=== Assigned task ===
Copy each record below exactly, please, and leave its pictures out.

=== Dataset entries ===

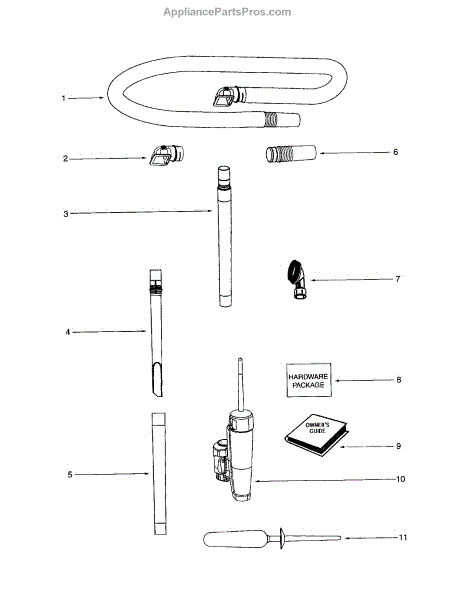 AppliancePartsPros.com

1

2

6

3

7

4

HARDWARE PACKAGE

8

OWNER'S GUIDE

9

5

10

11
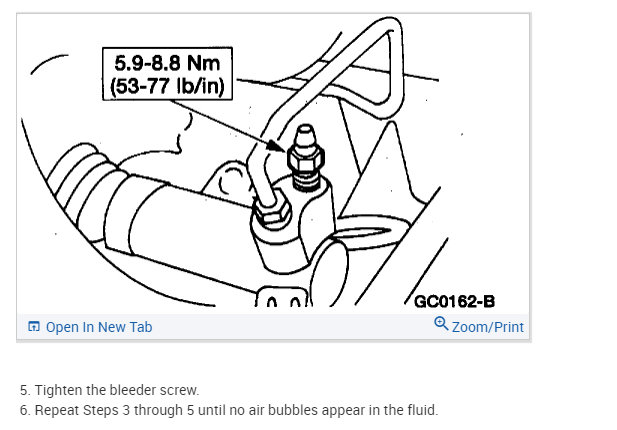 5.9-8.8 Nm
(53-77 lb/in)

GC0162-B

Open In New Tab

Zoom/Print

5. Tighten the bleeder screw.
6. Repeat Steps 3 through 5 until no air bubbles appear in the fluid.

=== Answer section ===
 AppliancePartsPros.com

1

2

6

3

7

4

HARDWARE PACKAGE

8

OWNER'S GUIDE

9

5

10

11
 5.9-8.8 Nm
(53-77 lb/in)

GC0162-B

Open In New Tab

Zoom/Print

5. Tighten the bleeder screw.
6. Repeat Steps 3 through 5 until no air bubbles appear in the fluid.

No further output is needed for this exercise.